Many chains use a “buttery,” non-hydrogenated soybean oil topping that adds about 120 to 130 calories per tablespoon. Even without the topping, movie theater popcorn can be heavily seasoned with salt, ranging from 210 milligrams to 1,500 milligrams. By December 2015, new labeling regulations that require posting nutrition information will be implemented and may help take the guesswork out of calculating calories in movie theater popcorn.
Popping at Home
Even at home, movies go hand-in-hand with popcorn. Not much is easier than microwave popcorn, but some varieties still contain trans fats. Air-popped popcorn delivers the goods with none of the fat and only 31 calories per cup. When oil-popped, it contains about 55 calories, depending on how much oil is used. Even drizzled lightly with butter, it’s 90 to 120 calories per cup. When choosing microwave popcorn, Wootan suggests 100-calorie, single-serving bags that are 94-percent fat-free and contain less than 0.5 grams of saturated fat and no partially hydrogenated oil.
Most bagged pre-popped popcorn does not contain trans fats, but it can be high in calories. Candy-coated popcorn can have up to 10 teaspoons of added sugar, making it more like a decadent dessert than a whole-grain snack. You also can pop your own popcorn at home and portion it into single-serving bags or containers. One serving of popped popcorn is three cups.
Pop Your Own
Make your own popcorn, and go light on the salt. Put ¼ cup of kernels in a brown paper lunch bag, and add a teaspoon of vegetable oil. Fold the top twice, place bag in the microwave and pop for 2 to 3 minutes. Or, use the same ingredients in a pot on the stove over medium-high heat. Keep the lid on — popcorn kernels can pop up to three feet in the air! Shake continuously until popping ceases.
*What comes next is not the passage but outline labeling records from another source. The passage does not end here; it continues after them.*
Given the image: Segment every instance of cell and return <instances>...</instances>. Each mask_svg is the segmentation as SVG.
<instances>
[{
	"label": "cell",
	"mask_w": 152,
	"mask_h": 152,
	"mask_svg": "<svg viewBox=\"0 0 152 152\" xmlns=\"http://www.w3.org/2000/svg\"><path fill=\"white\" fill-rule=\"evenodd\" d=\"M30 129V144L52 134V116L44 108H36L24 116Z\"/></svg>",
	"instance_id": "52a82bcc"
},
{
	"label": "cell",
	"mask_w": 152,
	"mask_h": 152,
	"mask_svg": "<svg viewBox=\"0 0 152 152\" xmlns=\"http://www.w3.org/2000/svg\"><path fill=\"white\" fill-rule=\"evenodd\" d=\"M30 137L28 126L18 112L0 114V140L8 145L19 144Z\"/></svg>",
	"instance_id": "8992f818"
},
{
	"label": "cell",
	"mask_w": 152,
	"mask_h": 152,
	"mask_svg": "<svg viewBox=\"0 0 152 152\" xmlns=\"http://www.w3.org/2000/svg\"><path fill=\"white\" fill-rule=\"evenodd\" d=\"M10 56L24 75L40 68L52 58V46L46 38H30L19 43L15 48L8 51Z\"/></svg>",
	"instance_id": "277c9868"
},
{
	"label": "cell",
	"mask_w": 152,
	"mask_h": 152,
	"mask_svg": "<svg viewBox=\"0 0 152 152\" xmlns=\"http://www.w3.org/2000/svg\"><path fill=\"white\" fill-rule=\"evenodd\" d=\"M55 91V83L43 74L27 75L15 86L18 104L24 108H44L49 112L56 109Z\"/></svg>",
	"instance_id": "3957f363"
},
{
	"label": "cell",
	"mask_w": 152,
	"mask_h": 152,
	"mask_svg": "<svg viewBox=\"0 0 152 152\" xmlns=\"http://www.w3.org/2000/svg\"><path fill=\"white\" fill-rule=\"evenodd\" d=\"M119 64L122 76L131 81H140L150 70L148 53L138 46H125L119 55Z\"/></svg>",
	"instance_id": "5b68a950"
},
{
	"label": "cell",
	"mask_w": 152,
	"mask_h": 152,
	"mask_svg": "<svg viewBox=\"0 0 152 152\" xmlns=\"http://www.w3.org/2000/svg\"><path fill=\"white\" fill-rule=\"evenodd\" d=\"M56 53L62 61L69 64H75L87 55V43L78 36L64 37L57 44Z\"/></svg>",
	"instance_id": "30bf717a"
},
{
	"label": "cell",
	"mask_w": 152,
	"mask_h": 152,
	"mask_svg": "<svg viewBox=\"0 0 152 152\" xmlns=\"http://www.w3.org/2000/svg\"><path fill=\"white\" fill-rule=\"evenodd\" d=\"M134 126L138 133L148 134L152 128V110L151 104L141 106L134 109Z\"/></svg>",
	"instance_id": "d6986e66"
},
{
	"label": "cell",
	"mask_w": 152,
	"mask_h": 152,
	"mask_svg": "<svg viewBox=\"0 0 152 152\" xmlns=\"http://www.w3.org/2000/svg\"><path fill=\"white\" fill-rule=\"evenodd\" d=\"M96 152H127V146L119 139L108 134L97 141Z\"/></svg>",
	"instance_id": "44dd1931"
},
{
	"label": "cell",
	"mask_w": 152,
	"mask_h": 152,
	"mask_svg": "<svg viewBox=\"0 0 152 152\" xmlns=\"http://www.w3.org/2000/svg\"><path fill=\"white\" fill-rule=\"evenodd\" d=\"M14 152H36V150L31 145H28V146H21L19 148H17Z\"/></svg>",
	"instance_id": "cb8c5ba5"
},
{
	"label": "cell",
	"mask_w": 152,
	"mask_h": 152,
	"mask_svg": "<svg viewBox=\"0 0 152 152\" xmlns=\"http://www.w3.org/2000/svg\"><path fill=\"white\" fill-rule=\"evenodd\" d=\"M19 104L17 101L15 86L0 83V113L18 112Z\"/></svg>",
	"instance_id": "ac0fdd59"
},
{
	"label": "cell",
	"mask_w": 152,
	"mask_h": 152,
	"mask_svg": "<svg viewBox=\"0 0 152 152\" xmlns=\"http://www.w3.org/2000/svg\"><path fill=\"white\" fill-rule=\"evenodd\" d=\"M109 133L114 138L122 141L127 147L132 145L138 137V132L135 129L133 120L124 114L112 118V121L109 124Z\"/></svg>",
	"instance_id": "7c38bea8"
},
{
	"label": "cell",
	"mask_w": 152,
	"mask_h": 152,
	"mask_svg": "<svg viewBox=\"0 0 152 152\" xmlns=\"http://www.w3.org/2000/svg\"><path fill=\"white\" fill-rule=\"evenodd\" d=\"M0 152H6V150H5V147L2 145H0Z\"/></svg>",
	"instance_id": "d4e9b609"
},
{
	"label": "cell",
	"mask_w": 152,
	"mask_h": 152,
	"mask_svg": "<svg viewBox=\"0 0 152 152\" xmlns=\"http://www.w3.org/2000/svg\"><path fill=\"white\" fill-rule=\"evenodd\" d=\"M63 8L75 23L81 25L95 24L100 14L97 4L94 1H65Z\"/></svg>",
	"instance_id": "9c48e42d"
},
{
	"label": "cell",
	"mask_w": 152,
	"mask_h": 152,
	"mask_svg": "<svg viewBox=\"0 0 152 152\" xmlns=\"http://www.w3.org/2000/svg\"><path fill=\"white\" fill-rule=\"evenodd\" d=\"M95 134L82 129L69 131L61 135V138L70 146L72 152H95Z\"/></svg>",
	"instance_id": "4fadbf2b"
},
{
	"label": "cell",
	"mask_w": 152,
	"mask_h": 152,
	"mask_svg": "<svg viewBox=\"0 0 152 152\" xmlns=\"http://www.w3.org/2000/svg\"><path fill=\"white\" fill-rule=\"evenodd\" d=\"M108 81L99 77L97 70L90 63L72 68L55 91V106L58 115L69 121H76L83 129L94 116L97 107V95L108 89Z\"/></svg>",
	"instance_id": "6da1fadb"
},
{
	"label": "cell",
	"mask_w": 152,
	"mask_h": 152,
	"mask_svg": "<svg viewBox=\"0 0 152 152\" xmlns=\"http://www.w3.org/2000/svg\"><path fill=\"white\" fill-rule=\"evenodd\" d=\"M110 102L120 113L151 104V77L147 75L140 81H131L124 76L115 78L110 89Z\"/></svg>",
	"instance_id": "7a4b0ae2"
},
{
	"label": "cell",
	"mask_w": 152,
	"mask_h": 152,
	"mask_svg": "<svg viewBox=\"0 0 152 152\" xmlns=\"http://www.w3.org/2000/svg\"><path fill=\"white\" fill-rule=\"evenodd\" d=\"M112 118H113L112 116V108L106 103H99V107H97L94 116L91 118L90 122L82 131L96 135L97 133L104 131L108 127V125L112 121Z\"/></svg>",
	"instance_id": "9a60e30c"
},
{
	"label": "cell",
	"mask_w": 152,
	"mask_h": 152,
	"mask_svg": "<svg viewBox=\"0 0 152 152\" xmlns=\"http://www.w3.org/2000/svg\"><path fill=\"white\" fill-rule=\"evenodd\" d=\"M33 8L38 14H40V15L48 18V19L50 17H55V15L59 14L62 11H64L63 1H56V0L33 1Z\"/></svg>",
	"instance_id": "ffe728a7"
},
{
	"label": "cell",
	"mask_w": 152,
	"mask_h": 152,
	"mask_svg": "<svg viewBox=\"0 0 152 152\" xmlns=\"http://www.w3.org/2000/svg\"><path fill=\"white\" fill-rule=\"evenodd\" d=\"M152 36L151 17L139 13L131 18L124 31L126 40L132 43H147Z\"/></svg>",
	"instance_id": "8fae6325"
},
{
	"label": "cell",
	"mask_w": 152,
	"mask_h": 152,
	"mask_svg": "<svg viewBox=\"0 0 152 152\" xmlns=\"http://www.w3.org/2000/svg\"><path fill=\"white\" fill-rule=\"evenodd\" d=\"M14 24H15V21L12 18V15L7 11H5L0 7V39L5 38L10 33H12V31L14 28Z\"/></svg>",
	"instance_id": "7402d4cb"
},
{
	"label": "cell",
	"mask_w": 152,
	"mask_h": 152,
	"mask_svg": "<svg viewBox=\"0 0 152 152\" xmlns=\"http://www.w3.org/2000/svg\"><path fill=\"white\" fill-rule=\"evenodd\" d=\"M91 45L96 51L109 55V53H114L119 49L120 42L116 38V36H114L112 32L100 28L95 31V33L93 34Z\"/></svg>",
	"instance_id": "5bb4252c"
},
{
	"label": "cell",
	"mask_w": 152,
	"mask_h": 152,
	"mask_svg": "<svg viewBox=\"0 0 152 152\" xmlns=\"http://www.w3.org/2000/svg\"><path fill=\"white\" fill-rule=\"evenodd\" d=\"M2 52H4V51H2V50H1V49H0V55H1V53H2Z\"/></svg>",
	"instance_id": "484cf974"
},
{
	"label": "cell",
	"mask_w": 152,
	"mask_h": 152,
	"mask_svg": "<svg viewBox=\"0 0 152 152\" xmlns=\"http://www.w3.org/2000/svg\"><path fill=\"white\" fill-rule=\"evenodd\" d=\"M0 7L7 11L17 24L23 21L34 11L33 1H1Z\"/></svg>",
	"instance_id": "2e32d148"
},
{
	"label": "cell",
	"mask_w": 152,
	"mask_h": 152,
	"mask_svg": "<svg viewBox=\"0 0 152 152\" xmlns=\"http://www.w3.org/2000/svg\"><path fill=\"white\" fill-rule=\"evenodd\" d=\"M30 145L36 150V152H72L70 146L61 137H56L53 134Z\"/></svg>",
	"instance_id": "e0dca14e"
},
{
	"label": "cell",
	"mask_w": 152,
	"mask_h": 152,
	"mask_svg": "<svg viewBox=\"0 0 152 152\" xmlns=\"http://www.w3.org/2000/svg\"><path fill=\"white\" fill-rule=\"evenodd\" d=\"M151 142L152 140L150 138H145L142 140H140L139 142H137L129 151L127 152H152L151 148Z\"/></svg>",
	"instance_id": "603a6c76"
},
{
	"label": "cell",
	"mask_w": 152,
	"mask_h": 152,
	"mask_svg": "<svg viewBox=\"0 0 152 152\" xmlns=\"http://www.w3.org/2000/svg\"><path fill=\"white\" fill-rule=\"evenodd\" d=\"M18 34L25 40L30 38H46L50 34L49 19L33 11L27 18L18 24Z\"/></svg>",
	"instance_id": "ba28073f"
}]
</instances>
Nutrition Analysis of Popcorn
Serving size: 3 cups popped
Calories: 93; Total fat: 1g; Saturated fat: 0g; Cholesterol: 0mg; Sodium: 2mg; Carbohydrate: 19g; Fiber: 3.5g; Sugars: 0g; Protein: 3g; Potassium: 79mg; Phosphorus: 86mg
Oil-Popped Popcorn, Salted
Serving size: 3 cups popped
Calories: 154; Total fat: 7g; Saturated fat: 1g; Cholesterol: 0mg; Sodium: 292mg; Carbohydrate: 19g; Fiber: 3.5g; Sugars: 0g; Protein: 3g; Potassium: 72mg; Phosphorus: 72mg
Think Outside the Bag
Try these simple ideas to jazz up your popcorn:
- Sprinkle popcorn with chili powder and a squirt of lime juice
- Mix it with roasted chickpeas or nuts
- Toss it with Parmesan cheese and fresh rosemary
- Add some heat with cayenne pepper or Cajun seasoning mix
- Drizzle with olive oil and sprinkle with garlic and black pepper
- Dust with cinnamon and a little brown sugar
Kathleen Zelman, MPH, RD, is the director of nutrition at WebMD.